One-line summary: Presentation attack detection (PAD) methods that distinguish genuine biometric samples from spoofs — prints, replays, masks, synthetic audio, silicone fingers, and deepfakes — across all modalities.

Modality: Cross-modal
Related concepts: Facial Recognition Systems, Iris Recognition, Fingerprint Recognition, Voice Biometrics, Palm Recognition, Deep Learning Architectures for Biometrics, Biometric Datasets and Benchmarks
Last updated: 2026-04-04


Overview

A biometric system is only as secure as its ability to reject spoofs (presentation attacks). The ISO/IEC 30107 standard defines:

  • Presentation Attack (PA) — Presenting a biometric artifact to the sensor with intent to interfere with system operation.
  • Presentation Attack Instrument (PAI) — The artifact used (printed photo, silicone finger, replay video, 3D mask, synthesized audio).
  • Presentation Attack Detection (PAD) — The subsystem that detects PAs.

Taxonomy by Modality

Modality Common Attack Types Common Defenses
Face Print attack, screen replay, 3D silicone/resin mask, deepfake video Texture analysis, depth estimation, liveness cues (blink, head motion), rPPG (remote photoplethysmography)
Iris Printed iris, cosmetic contact lens, prosthetic eye, screen replay Texture/spectral analysis, pupil dynamics, 3D iris structure
Fingerprint Silicone/gelatin/Play-Doh mold, printed fingerprint, 3D-printed ridge pattern Liveness detection (pulse, sweat, temperature), material classification, distortion analysis
Voice Replay, text-to-speech, voice conversion, deepfake audio Spectral artifact detection, channel analysis, challenge-response (random phrase)
Palm Printed palm image, synthetic vein overlay NIR vein liveness (blood flow), depth sensing, texture analysis

Technical Details

Face Anti-Spoofing (FAS)

Hardware-based: - Structured-light depth (Apple Face ID) — 30K dot projector maps 3D face; rejects flat prints/screens. - Time-of-flight (ToF) depth — Similar depth-based rejection. - Multi-spectral imaging — NIR + VIS; skin reflectance differs from paper/screen.

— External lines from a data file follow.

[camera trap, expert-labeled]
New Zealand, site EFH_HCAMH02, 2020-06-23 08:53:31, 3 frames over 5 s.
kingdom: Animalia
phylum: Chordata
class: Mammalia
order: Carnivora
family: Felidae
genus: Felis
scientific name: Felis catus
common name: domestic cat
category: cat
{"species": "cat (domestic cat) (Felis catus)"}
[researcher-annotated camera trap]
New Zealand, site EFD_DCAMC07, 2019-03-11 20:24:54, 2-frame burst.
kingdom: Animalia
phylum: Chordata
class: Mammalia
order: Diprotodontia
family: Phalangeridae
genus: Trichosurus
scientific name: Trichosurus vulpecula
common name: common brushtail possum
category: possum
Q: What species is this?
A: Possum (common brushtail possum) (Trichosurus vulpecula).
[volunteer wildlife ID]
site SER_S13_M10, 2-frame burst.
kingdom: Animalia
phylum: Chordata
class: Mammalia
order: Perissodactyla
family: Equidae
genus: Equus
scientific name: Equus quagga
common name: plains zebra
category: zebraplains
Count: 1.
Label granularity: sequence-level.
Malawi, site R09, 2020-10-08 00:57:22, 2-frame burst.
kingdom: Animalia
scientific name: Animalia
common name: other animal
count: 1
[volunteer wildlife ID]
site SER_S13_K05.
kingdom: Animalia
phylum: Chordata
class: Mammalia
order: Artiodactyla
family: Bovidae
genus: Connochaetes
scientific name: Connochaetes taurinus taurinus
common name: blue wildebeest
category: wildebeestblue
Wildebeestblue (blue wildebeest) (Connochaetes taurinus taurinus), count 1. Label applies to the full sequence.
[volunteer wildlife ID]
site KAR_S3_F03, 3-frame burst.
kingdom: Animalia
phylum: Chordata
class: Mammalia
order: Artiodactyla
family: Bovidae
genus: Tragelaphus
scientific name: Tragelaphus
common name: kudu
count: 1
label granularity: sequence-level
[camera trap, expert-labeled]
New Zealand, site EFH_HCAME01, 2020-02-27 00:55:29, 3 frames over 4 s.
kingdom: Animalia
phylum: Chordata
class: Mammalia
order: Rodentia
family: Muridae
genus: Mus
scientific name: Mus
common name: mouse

Software-based (single RGB camera): | Method | Year | Approach | |---|---|---| | LBP / texture analysis | 2011+ | Local Binary Patterns detect micro-texture differences between real skin and print/screen | | De Moiré pattern detection | 2015+ | Detect moiré artifacts from screen replay | | Depth from RGB (PRNet, 3DDFA) | 2018+ | Estimate 3D face shape; flat → spoof | | rPPG (remote PPG) | 2016+ | Detect subtle pulse-induced color changes in facial skin; absent in spoofs | | CDCN (Yu et al.) | 2020 | Central Difference Convolution for fine-grained texture + depth map supervision | | ViTranZFAS | 2022 | Vision Transformer for zero-shot cross-dataset FAS | | FLIP (Cai et al.) | 2023 | Foundation model (CLIP) adapted for FAS; strong cross-dataset generalization | | One-Class FAS | 2024 | Train only on real faces; detect anomalies as spoofs; handles unseen attack types |

Key challenge: Cross-dataset generalization. Models trained on one dataset (CelebA-Spoof) often fail on another (OULU-NPU). Domain generalization and adaptation are active research areas.

Iris Anti-Spoofing

  • Textured contact lens detection — Analyze high-frequency patterns; deep classifiers (D-NetPAD) achieve ~99% accuracy on LivDet-Iris.
  • Printed iris — Detect print artifacts (dot patterns, paper texture, lack of specular reflection).
  • Pupil dynamics — Real pupils dilate/constrict in response to light; static images don't.
  • 3D structure — Real irises are concave; prints are flat.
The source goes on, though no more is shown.